Well, you use a couple things called JSPs and servlets. JSPs are the pretty
up front pieces of code that mostly do HTML but a little Java too, and servlets
can do a little HTML but mostly they do some harder core stuff, either processing
them JSP requests or sending info on to the beans, or both. And just so they
don't feel left out, the JSPs and servlets have a container that takes care
of them too. Another Ella from the Massage Parlor."
"So you got a customer saying Send me that rawhide saddle, and that request
just goes to the Web server which is kind of dumb and just does simple things.
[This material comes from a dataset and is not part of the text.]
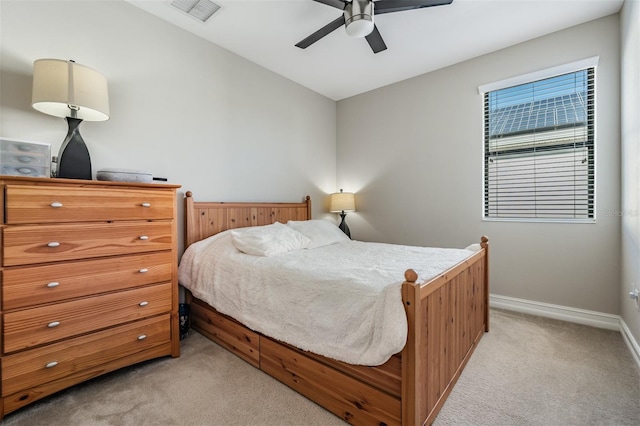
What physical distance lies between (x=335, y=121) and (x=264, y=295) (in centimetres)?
318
Kind of like Red who sits on the edge of town and says Hi, welcome to town,
the Massage Parlor is north and the coffee house is south. Then the web server
passes the request for the rawhide saddle to the web container, who does
all sorts of handling and managing, messing around with the JSPs and servlets.
Then for really hard core processing it goes, whoop, one more step on to
the EJB container, the beans get into the action, and then finally the order
gets sent, and a message comes out the same way it went in saying thank you
very much, we hope you enjoy your saddle."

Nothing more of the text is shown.